Él se puso en cuclillas para que Anna le enseñara el libro. Una sonrisa de satisfacción se dibujó en su cara y, con un dedo, acarició uno de los rizos que caían sobre la frente de la niña.
– ¿Sabes que yo le di a tu madre este libro cuando se marchó de Rusia después de su primer viaje, hace más de doce años?
Por segunda vez en un par de minutos, Meg dejó escapar un gemido.
Anna abrió mucho los ojos.
– ¿De verdad?
– Sí. También es mi libro favorito. Tú y yo somos padre e hija. Por eso pensamos igual -le lanzó a Meg otra mirada significativa-. Tu mamá estaba triste porque tu abuelo murió mientras ella estaba de viaje. Así que, cuando volvió a casa, yo puse el libro en su maleta para reconfortarla, porque sabía que a ella le gustaba. Esperaba que eso la hiciera sentirse mejor y la llevaría de nuevo a Rusia algún día.

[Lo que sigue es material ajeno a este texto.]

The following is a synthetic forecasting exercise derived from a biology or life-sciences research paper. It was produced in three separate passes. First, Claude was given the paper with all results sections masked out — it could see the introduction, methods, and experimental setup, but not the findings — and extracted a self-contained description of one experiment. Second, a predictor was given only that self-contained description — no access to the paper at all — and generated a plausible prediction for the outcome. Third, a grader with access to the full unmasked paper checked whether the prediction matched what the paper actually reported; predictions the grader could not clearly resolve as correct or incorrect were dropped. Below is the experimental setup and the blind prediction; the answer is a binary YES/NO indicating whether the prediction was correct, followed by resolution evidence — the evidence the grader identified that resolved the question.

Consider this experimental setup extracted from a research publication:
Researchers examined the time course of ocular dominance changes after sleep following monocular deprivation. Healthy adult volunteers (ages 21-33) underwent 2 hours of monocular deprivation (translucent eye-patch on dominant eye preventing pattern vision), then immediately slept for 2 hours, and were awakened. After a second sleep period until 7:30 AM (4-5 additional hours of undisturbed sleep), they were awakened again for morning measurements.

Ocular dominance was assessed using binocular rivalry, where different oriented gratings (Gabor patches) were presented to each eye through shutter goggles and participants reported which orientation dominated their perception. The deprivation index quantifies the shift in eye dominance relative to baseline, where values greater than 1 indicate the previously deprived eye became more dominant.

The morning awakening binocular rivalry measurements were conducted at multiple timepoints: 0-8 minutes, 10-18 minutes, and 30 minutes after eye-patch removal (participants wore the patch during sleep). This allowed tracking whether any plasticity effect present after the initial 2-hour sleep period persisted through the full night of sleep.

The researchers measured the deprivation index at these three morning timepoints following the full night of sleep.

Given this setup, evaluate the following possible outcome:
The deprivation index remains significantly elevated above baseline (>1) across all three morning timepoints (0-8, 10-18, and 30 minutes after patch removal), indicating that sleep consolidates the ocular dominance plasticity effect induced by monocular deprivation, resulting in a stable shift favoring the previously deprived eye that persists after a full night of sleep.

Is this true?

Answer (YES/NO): NO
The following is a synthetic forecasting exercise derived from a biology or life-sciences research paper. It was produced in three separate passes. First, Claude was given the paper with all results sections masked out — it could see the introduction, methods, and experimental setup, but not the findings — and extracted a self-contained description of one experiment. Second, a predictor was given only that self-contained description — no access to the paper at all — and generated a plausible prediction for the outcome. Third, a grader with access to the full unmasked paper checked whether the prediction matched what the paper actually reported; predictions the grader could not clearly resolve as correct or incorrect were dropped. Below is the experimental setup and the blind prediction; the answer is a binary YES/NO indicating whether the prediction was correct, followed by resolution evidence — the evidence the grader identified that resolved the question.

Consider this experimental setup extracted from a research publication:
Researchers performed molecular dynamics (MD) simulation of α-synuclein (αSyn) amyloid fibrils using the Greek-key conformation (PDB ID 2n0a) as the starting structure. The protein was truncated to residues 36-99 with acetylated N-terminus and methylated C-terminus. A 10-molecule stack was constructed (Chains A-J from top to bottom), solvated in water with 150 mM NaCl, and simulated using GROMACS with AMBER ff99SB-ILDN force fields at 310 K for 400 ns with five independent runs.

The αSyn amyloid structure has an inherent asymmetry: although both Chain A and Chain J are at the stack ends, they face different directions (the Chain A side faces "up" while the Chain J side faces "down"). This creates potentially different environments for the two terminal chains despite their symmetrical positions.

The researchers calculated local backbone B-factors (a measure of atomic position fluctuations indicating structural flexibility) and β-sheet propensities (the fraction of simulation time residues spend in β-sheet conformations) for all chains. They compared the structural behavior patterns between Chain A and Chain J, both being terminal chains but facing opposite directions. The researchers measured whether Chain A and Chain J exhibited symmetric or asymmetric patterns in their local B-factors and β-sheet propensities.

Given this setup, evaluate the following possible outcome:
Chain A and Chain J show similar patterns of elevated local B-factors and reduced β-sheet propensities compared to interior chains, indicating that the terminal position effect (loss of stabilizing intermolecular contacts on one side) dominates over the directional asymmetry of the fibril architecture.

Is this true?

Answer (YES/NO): NO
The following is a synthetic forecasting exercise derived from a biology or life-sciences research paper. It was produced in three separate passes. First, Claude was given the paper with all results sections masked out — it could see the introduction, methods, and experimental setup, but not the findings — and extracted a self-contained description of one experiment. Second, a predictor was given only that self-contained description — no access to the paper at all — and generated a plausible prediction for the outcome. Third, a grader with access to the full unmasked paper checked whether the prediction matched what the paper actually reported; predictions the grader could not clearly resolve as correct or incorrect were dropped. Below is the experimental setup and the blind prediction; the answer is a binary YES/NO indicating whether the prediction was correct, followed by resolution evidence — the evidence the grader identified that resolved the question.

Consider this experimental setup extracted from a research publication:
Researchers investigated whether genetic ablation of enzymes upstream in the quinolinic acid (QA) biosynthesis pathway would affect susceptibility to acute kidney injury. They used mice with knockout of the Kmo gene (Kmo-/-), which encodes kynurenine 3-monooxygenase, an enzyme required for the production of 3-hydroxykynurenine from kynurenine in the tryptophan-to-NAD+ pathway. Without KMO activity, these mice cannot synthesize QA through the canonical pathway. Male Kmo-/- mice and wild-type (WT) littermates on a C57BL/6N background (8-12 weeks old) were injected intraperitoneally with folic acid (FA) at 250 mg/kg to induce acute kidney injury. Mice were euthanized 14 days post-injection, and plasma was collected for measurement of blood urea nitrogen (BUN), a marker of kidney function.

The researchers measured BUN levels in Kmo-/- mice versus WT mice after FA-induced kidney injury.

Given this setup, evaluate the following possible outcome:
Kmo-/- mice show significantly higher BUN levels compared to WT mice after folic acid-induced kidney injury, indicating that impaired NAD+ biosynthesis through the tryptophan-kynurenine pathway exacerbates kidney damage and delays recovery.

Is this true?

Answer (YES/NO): NO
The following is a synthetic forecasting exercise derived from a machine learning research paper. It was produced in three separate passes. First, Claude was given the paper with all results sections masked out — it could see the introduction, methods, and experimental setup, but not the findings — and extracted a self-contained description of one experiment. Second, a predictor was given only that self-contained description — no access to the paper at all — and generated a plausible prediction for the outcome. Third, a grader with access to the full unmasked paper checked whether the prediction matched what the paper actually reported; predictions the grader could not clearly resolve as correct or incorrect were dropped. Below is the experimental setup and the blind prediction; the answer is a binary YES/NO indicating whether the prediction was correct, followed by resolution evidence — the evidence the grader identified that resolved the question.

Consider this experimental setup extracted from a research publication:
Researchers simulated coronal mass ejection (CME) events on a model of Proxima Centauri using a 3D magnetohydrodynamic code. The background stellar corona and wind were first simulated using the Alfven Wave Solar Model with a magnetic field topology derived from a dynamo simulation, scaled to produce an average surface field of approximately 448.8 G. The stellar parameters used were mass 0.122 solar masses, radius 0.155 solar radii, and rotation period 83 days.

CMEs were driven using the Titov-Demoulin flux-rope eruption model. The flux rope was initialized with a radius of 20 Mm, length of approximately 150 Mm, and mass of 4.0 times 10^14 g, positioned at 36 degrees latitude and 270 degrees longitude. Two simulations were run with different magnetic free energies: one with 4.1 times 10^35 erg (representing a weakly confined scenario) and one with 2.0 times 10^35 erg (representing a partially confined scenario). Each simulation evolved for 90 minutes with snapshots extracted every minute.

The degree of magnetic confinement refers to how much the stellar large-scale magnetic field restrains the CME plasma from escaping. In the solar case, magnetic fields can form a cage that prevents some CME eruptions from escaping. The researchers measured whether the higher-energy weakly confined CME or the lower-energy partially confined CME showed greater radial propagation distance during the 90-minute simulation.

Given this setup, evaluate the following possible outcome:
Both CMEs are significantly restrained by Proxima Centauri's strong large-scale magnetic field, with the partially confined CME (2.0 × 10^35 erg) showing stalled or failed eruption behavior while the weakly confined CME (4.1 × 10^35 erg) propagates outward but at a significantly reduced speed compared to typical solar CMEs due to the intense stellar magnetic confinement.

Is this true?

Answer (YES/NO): NO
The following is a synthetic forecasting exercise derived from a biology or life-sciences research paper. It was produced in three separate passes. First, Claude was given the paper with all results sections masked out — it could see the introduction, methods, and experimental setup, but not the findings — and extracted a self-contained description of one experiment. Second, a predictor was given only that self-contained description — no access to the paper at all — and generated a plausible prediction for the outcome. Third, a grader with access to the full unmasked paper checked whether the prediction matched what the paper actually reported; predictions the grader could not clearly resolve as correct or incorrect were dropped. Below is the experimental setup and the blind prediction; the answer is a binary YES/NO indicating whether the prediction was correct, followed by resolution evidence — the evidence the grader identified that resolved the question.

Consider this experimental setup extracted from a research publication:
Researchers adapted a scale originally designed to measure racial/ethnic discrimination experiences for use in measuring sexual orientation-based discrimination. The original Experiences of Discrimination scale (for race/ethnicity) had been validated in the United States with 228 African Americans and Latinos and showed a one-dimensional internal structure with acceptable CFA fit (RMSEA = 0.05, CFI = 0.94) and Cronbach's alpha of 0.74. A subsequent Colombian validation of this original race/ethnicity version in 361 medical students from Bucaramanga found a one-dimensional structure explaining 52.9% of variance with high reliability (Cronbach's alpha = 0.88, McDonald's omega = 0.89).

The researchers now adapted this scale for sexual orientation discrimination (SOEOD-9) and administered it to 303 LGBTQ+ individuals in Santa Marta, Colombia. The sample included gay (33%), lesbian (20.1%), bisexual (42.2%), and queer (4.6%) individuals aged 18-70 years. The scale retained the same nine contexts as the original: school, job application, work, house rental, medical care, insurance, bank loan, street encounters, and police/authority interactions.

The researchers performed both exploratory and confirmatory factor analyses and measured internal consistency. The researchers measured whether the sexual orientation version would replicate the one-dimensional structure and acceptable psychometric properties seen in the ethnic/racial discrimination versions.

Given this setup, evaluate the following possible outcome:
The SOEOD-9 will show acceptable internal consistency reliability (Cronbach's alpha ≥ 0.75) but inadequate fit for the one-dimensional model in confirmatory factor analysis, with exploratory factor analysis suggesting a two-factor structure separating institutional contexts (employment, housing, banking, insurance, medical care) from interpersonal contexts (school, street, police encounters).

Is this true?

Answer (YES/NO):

Los ojos de Meg se llenaron de lágrimas. «¡Farsante!», gritó su corazón. Pero no podía negar que aquel bello y costoso libro, que ella había admirado en la Casa del Libro de Moscú, pero que no había podido comprar, apareció en su equipaje. Había sido gracias al atractivo agente del KGB, asignado a la vigilancia de los estudiantes extranjeros, que la había llevado de la cárcel al aeropuerto.
Meg y otros estudiantes de diecisiete años de su autobús, habían sido detenidos por regalar vaqueros, camisetas y otras prendas personales a sus amigos rusos. Ingenuamente, Meg le había dado sus gafas de sol a una chica y había acabado en prisión. Todavía sentía escalofríos cuando recordaba aquel incidente de pesadilla.
Durante su confinamiento, uno de los guardias le dijo que el director del viaje acababa de saber que su padre había muerto en Estados Unidos. Por su insensata decisión de quebrantar la ley, le informó el guardia, Meg no podría volver a casa para el funeral, y quizá no volvería nunca.
A Meg, aquel hombre le pareció inhumano, incapaz de sentir emociones. Cuando la dejó sola para que «reflexionara» sobre lo que había hecho, Meg se derrumbó, desesperada, sobre el suelo de la celda. Lloró durante horas la muerte de su querido padre y la de su madre, acaecida un año antes. William Roberts había muerto a miles de kilómetros de distancia y ella nunca volvería a verlo.